実力も判断力も申し分ない。ルカは優れた戦士だ。
だが、残念だな。
「俺から目を切るのは致命的だぞ、ルカ」
俺は刀を突きつけた。
目の前にいる、ルカに。
「…………え?」
状況が飲み込めないのか、ルカが一切の動きを停止させた。
『縮地』。足さばきにより重力を推進力に変え、そこに疾風を併せることで、刹那のうちに距離を殺す術。破魔と同じく、俺が独自に編み出した武技だ。

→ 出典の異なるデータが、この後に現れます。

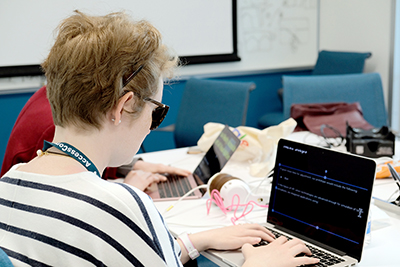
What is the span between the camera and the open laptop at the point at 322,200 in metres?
1.06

先ほどルカの狙撃からセシリアを守った際も、俺は縮地を用いた。
即ち、縮地の速度は雷すら超える。
いまだ固まっているルカに、俺は訊いた。
「まだやるか?」
ルカの手から魔銃がこぼれ落ち、カシャン、と音を立てる。
ガクリと崩れ落ちたルカは、力なく首を横に振った。
「さて。あとは見守るだけだな」
俺は刀を鞘に戻す。
「……ここにいてよろしいのですか? セシリア様の加勢に向かわれるべきではないでしょうか?」
打ちひしがれたようにうつむきながら、ルカが俺に尋ねてきた。
俺は口端を上げる。
「行かないのではない。行ってはいけないのだ。セシリアは己の実力を示すために戦っている。己を『「勇者」と「聖女」の子孫』ではなく、『セシリア=デュラム』として認めさせるために戦っているのだ」
セシリアとケニーが戦っている場所に目をやった。
射撃、剣戟、破砕、割断――戦場からは、砂煙と鳴動が絶えず上がっている。
「俺が加勢しては意味がない。これはセシリアの戦いなのだから」
「……セシリア様は、ケニー様に勝てませんよ?」
うつむいたまま、ルカがボソボソと忠告する。
「勝つさ」
俺は断言した。
ニッ、と歯を見せるように笑う。